# WHAT IS ASKED
Beginning at the line containing "Is the green leaf at pixel" and continuing to the end of the records below, give each line again exactly as it stands, and only those lines.

[Items from a dataset]
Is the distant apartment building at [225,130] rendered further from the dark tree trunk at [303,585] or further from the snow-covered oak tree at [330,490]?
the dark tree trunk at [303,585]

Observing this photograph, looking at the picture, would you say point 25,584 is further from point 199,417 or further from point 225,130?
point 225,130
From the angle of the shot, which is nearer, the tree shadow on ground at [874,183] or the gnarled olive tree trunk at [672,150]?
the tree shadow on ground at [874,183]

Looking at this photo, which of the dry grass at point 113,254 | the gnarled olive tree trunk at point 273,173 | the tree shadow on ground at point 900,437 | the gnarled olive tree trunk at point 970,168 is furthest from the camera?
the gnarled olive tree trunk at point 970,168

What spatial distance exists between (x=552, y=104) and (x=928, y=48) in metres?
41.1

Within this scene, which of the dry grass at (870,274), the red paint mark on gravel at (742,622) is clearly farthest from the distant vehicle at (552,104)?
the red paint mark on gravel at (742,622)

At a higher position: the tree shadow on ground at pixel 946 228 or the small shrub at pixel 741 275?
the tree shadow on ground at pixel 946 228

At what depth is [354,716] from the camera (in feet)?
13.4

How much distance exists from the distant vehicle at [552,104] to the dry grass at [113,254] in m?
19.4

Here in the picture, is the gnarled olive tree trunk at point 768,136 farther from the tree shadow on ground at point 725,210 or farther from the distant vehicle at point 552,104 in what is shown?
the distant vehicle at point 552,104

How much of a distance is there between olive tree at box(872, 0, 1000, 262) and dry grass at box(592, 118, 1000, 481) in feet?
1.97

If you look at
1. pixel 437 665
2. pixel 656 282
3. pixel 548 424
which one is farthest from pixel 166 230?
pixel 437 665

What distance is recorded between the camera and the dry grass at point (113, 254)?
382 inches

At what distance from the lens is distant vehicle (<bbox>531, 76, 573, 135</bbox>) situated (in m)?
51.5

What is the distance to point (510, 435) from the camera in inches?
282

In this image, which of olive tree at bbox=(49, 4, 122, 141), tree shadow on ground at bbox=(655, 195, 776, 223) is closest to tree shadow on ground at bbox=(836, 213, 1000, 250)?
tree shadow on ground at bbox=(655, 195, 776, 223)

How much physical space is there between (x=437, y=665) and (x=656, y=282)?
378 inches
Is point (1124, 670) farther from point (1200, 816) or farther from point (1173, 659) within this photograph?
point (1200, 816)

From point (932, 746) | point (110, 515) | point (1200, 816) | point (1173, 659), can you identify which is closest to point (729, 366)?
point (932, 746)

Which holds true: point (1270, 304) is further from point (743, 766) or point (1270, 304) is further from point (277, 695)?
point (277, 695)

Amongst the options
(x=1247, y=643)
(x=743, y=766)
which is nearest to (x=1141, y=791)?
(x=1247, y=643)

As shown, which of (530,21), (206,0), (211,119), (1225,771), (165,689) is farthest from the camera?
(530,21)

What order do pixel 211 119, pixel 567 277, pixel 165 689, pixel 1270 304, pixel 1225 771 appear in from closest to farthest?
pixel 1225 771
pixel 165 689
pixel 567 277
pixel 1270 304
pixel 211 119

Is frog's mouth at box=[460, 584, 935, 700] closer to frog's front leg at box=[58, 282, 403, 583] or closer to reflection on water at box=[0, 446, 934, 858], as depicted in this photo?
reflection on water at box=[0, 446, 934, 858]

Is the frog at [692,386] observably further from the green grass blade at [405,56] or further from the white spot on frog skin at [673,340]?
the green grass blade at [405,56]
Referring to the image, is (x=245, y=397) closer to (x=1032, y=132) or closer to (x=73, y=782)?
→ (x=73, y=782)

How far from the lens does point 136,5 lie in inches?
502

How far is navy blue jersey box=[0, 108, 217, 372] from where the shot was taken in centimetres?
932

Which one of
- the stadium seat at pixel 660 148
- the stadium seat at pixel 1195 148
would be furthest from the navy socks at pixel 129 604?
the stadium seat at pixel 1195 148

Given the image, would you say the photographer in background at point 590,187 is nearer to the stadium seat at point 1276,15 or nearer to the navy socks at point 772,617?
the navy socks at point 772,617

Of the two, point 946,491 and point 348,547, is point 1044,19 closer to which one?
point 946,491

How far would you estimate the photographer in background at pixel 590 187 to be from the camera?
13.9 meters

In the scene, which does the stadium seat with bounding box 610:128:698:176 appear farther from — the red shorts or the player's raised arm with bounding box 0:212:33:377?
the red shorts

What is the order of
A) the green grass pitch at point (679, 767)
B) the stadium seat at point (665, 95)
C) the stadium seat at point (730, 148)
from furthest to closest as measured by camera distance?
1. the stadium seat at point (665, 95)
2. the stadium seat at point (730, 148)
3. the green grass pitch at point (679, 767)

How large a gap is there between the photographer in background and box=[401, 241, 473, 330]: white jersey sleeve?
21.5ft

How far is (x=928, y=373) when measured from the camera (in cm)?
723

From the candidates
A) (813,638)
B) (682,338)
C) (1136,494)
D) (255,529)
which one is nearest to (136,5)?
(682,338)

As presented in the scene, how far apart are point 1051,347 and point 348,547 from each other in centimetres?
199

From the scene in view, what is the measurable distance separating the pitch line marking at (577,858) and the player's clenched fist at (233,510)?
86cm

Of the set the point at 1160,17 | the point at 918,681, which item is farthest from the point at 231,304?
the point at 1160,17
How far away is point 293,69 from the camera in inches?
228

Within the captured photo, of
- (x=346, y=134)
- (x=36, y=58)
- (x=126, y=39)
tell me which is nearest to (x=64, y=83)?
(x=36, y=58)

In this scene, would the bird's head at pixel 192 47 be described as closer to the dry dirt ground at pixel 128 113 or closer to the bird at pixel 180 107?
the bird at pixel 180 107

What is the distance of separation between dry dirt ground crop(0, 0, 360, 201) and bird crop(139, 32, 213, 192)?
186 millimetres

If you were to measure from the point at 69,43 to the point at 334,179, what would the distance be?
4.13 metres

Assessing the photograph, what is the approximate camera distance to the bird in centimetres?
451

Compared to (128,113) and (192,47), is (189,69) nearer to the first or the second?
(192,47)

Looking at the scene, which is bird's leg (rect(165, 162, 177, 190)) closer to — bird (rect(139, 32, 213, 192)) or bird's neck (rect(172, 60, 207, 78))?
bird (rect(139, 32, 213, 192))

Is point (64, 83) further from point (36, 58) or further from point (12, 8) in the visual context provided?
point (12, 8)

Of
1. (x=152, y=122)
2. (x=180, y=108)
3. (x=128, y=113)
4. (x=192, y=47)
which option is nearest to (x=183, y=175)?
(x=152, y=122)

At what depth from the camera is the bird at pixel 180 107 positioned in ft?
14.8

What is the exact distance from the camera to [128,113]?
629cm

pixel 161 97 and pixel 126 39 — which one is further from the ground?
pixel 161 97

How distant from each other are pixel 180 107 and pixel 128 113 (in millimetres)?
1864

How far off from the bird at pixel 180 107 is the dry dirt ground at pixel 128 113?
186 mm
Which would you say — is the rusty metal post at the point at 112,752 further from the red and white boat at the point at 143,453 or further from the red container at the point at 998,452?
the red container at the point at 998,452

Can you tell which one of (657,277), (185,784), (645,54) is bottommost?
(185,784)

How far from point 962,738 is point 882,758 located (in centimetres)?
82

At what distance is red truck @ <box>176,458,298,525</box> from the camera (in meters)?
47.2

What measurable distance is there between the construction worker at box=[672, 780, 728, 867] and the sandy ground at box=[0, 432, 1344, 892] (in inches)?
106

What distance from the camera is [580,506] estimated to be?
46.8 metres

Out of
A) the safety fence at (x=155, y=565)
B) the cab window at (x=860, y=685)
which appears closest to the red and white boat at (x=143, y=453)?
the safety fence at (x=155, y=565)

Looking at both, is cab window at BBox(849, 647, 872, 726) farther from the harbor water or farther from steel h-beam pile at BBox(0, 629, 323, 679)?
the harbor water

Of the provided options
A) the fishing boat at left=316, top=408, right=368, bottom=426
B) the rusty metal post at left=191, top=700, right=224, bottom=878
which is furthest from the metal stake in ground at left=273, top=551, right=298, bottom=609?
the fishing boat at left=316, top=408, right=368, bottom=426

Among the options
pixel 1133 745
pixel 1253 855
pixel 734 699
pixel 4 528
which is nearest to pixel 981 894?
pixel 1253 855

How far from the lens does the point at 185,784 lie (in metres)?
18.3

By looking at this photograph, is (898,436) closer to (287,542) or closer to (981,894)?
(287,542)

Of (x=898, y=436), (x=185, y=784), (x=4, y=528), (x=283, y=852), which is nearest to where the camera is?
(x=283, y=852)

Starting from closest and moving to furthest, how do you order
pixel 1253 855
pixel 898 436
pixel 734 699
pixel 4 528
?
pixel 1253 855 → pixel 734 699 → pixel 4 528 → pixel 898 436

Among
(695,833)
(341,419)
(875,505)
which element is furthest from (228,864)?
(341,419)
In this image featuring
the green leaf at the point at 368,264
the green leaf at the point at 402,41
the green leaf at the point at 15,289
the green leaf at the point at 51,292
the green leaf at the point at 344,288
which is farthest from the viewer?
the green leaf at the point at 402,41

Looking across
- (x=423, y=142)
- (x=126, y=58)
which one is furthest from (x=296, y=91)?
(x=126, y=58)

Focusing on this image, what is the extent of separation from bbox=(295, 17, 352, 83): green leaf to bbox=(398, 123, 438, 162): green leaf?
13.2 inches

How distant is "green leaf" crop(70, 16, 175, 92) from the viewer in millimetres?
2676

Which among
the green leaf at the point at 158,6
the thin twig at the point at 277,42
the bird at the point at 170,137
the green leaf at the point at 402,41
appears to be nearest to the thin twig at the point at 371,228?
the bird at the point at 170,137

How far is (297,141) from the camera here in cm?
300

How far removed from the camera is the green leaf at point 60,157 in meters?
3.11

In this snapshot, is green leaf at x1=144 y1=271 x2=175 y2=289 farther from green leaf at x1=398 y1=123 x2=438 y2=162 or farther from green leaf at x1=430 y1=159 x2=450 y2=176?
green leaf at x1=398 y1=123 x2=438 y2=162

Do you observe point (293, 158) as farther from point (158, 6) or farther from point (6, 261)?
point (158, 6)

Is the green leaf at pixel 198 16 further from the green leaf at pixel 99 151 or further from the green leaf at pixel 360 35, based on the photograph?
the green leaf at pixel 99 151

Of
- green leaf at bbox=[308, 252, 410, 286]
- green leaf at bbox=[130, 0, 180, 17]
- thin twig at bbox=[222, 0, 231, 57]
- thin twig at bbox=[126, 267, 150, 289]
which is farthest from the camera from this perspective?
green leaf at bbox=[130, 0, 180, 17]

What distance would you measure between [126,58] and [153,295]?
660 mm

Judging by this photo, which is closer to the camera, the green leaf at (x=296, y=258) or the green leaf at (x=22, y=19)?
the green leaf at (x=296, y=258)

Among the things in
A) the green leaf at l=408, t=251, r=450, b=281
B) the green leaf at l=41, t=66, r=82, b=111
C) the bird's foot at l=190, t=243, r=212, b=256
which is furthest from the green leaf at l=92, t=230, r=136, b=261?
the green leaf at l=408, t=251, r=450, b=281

# PROBLEM SOLUTION
Is the green leaf at pixel 198 16 further from the green leaf at pixel 99 151 or further from the green leaf at pixel 360 35, based on the photograph?
the green leaf at pixel 99 151

Of
- green leaf at bbox=[308, 252, 410, 286]
- green leaf at bbox=[130, 0, 180, 17]
- thin twig at bbox=[222, 0, 231, 57]
- thin twig at bbox=[126, 267, 150, 289]
which is farthest from the camera from this perspective?
green leaf at bbox=[130, 0, 180, 17]

What distance would you measure between [126,58] and [153,295]?
660 mm

Judging by this photo, which is closer to the camera, the green leaf at (x=296, y=258) or the green leaf at (x=22, y=19)?
the green leaf at (x=296, y=258)

Among the things in
A) the green leaf at l=408, t=251, r=450, b=281
B) the green leaf at l=41, t=66, r=82, b=111
C) the bird's foot at l=190, t=243, r=212, b=256
which is furthest from the green leaf at l=92, t=230, r=136, b=261?
the green leaf at l=408, t=251, r=450, b=281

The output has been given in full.